Creative Activism Training Case Study: Macedonia

We had the privilege of training a group of artists and activists in Skopje, Macedonia from June 5-9, 2018. We were last in Macedonia training activists in 2016 before the Colorful Revolution, a series of fantastic protests against the then-government’s repressive policies and a wiretapping scandal. Now with the opposition government in power, there remains significant corruption. 36% of the population reported last year that they were asked to give bribes for services like basic health care and education, and 30% actually gave bribes. There are many infrastructure issues that go unfixed, there is less-than-free media, and rampant homophobia and other social problems. The artists and activists we worked with are looking to help inform and activate a population that does not speak out about corruption and the system that supports it.

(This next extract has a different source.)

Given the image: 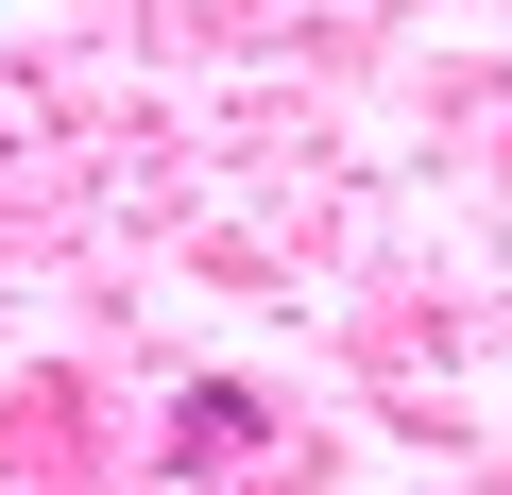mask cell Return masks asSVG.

Ana Andreeva telling us about the Colorful Revolution in Macedonia.

Artistic Activism Examples

We ask participants to bring examples of artistic activism that have inspired them. Some of our favorites that this group shared: The Colorful Revolution, Brazilian artist Hugo Canuto, Rebecca Gomperts’ Woman on Waves, Pedro Reyes’s work Palas por Pistols, the work of the Russian art action group Voina, Mona Haydar’s Wrap My Hajib, and the work of Serbian group Skart.

Mona Haydar - Hijabi (Wrap my Hijab)

We were impressed by a number of workshop participants who have been doing their own great creative activism projects in Macedonia. This includes actions to expose pollution in the water supply by marketing a fake new arsenic-laced bottled water, Arsena, and actions that succeeded in getting municipalities to fix basic problems by organizing fishing expeditions to huge potholes, for example.

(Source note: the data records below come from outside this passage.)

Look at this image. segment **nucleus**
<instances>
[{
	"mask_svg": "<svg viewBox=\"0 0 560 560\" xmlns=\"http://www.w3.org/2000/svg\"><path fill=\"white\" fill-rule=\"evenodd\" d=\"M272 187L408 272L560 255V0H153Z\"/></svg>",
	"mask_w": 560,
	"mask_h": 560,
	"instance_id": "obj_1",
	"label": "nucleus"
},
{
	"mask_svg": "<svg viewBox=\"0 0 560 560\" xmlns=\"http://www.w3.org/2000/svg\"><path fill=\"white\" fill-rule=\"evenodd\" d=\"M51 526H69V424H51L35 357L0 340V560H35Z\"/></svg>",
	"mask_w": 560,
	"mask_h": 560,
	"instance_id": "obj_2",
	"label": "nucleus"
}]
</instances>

The Art Action Academy starts with the first rule of guerrilla warfare: know your terrain and use it to your advantage. We show how today’s political landscape is made up of signs and symbols, stories and spectacles, and help participants operate on this terrain effectively by understanding the historical, cognitive and social underpinnings of creative activism. Workshop exercises focus on the particular cultural terrain of the area, the audiences and the costs and benefits to them of adopting new behaviors and beliefs.

Explaining Bogomilism – see Wikipedia


We quickly move from theory to practice. In the Art Action Academy, participants work together to conceive of, organize, build and implement a creative action within 24 hours. For this action, the Skopje team wanted to do an action that would make clear the ways that people take part in corruption, as it is something so many citizens participate in but few discuss. The action included a huge red box with “Give Bribes Here” written on it, hoisted by four cape-wearing henchmen. Fake bills were given to passers-by on the streets, each type of bill for a different kind of bribe common in Macedonia – for getting a better grade on a university exam, for getting a timely surgery and others. The box and bills were taken all over the center of Macedonia – to the hospital, parliament, mall and the inoperable “Anti-Corruption” government office. Participants handed out hundreds of bills and had hundreds of conversations with audiences. Press came and it was covered on local television.

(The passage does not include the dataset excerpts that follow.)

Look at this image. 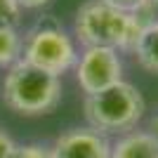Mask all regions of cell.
<instances>
[{
	"label": "cell",
	"mask_w": 158,
	"mask_h": 158,
	"mask_svg": "<svg viewBox=\"0 0 158 158\" xmlns=\"http://www.w3.org/2000/svg\"><path fill=\"white\" fill-rule=\"evenodd\" d=\"M149 24L137 14L120 12L104 0H90L80 5L73 19V33L85 47H111V50H135L139 33Z\"/></svg>",
	"instance_id": "6da1fadb"
},
{
	"label": "cell",
	"mask_w": 158,
	"mask_h": 158,
	"mask_svg": "<svg viewBox=\"0 0 158 158\" xmlns=\"http://www.w3.org/2000/svg\"><path fill=\"white\" fill-rule=\"evenodd\" d=\"M85 118L90 127L102 135H125L144 118L146 102L132 83L120 80L102 92L85 94Z\"/></svg>",
	"instance_id": "7a4b0ae2"
},
{
	"label": "cell",
	"mask_w": 158,
	"mask_h": 158,
	"mask_svg": "<svg viewBox=\"0 0 158 158\" xmlns=\"http://www.w3.org/2000/svg\"><path fill=\"white\" fill-rule=\"evenodd\" d=\"M2 99L14 113L21 116H43L50 113L61 99V83L57 76L45 73L26 64L17 61L2 83Z\"/></svg>",
	"instance_id": "3957f363"
},
{
	"label": "cell",
	"mask_w": 158,
	"mask_h": 158,
	"mask_svg": "<svg viewBox=\"0 0 158 158\" xmlns=\"http://www.w3.org/2000/svg\"><path fill=\"white\" fill-rule=\"evenodd\" d=\"M21 61L35 66L52 76H64L69 69L76 66L78 52L71 35L61 28L59 21L52 17L40 19L33 28H28L26 35H21Z\"/></svg>",
	"instance_id": "277c9868"
},
{
	"label": "cell",
	"mask_w": 158,
	"mask_h": 158,
	"mask_svg": "<svg viewBox=\"0 0 158 158\" xmlns=\"http://www.w3.org/2000/svg\"><path fill=\"white\" fill-rule=\"evenodd\" d=\"M76 80L85 94L102 92L123 80V61L111 47H85L76 61Z\"/></svg>",
	"instance_id": "5b68a950"
},
{
	"label": "cell",
	"mask_w": 158,
	"mask_h": 158,
	"mask_svg": "<svg viewBox=\"0 0 158 158\" xmlns=\"http://www.w3.org/2000/svg\"><path fill=\"white\" fill-rule=\"evenodd\" d=\"M52 158H111V139L92 127H73L57 137Z\"/></svg>",
	"instance_id": "8992f818"
},
{
	"label": "cell",
	"mask_w": 158,
	"mask_h": 158,
	"mask_svg": "<svg viewBox=\"0 0 158 158\" xmlns=\"http://www.w3.org/2000/svg\"><path fill=\"white\" fill-rule=\"evenodd\" d=\"M111 158H158V142L146 130H130L111 144Z\"/></svg>",
	"instance_id": "52a82bcc"
},
{
	"label": "cell",
	"mask_w": 158,
	"mask_h": 158,
	"mask_svg": "<svg viewBox=\"0 0 158 158\" xmlns=\"http://www.w3.org/2000/svg\"><path fill=\"white\" fill-rule=\"evenodd\" d=\"M132 52H135L139 66H142L144 71L158 76V21L156 19L144 24V28L139 33Z\"/></svg>",
	"instance_id": "ba28073f"
},
{
	"label": "cell",
	"mask_w": 158,
	"mask_h": 158,
	"mask_svg": "<svg viewBox=\"0 0 158 158\" xmlns=\"http://www.w3.org/2000/svg\"><path fill=\"white\" fill-rule=\"evenodd\" d=\"M21 35L14 26H0V66H14L21 61Z\"/></svg>",
	"instance_id": "9c48e42d"
},
{
	"label": "cell",
	"mask_w": 158,
	"mask_h": 158,
	"mask_svg": "<svg viewBox=\"0 0 158 158\" xmlns=\"http://www.w3.org/2000/svg\"><path fill=\"white\" fill-rule=\"evenodd\" d=\"M104 2L111 5V7H116V10H120V12L137 14L142 19H144V14L151 17V12H149V0H104Z\"/></svg>",
	"instance_id": "30bf717a"
},
{
	"label": "cell",
	"mask_w": 158,
	"mask_h": 158,
	"mask_svg": "<svg viewBox=\"0 0 158 158\" xmlns=\"http://www.w3.org/2000/svg\"><path fill=\"white\" fill-rule=\"evenodd\" d=\"M10 158H52V149L43 144H21L14 146Z\"/></svg>",
	"instance_id": "8fae6325"
},
{
	"label": "cell",
	"mask_w": 158,
	"mask_h": 158,
	"mask_svg": "<svg viewBox=\"0 0 158 158\" xmlns=\"http://www.w3.org/2000/svg\"><path fill=\"white\" fill-rule=\"evenodd\" d=\"M21 7L17 0H0V26H14L19 21Z\"/></svg>",
	"instance_id": "7c38bea8"
},
{
	"label": "cell",
	"mask_w": 158,
	"mask_h": 158,
	"mask_svg": "<svg viewBox=\"0 0 158 158\" xmlns=\"http://www.w3.org/2000/svg\"><path fill=\"white\" fill-rule=\"evenodd\" d=\"M14 142L10 139V135H5V132L0 130V158H10V153L14 151Z\"/></svg>",
	"instance_id": "4fadbf2b"
},
{
	"label": "cell",
	"mask_w": 158,
	"mask_h": 158,
	"mask_svg": "<svg viewBox=\"0 0 158 158\" xmlns=\"http://www.w3.org/2000/svg\"><path fill=\"white\" fill-rule=\"evenodd\" d=\"M19 2V7H24V10H38V7L47 5L50 0H17Z\"/></svg>",
	"instance_id": "5bb4252c"
},
{
	"label": "cell",
	"mask_w": 158,
	"mask_h": 158,
	"mask_svg": "<svg viewBox=\"0 0 158 158\" xmlns=\"http://www.w3.org/2000/svg\"><path fill=\"white\" fill-rule=\"evenodd\" d=\"M146 132H149L151 137H156V142H158V113H153L151 118H149V125H146Z\"/></svg>",
	"instance_id": "9a60e30c"
},
{
	"label": "cell",
	"mask_w": 158,
	"mask_h": 158,
	"mask_svg": "<svg viewBox=\"0 0 158 158\" xmlns=\"http://www.w3.org/2000/svg\"><path fill=\"white\" fill-rule=\"evenodd\" d=\"M149 12H151V17L158 21V0H149Z\"/></svg>",
	"instance_id": "2e32d148"
}]
</instances>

One of the participants, Nebojsha “Bane” Gelevski, makes these incredible flags that are variations on the Macedonian flag, often with brilliant embedded commentary on political and social issues. He made one for us! The first C4AA flag! We love it. Thank you Bane!

West Balkan Creative Action Academy

Since that training, we’ve gone back and worked with some of those fantastic artists to train them to become creative activist trainers themselves. They’re part of the first West Balkan Creative Action Academy. They are working with communities throughout Macedonia, helping people who do not have a voice in the political system to use their own culture and creativity to speak up. Especially around issues of environmental concern (pollution is a huge issue in the country), government transparency, and spending around public works (infrastucture problems abound and citizens have a hard time getting even basic things in their cities fixed).

For the Creative Action Academies, we don’t just teach creative activists to teach our C4AA training. We want these new trainers to bring their own expertise about their communities and their own creative and political skills to bear. Throughout 2019, we’ll continue to develop the project.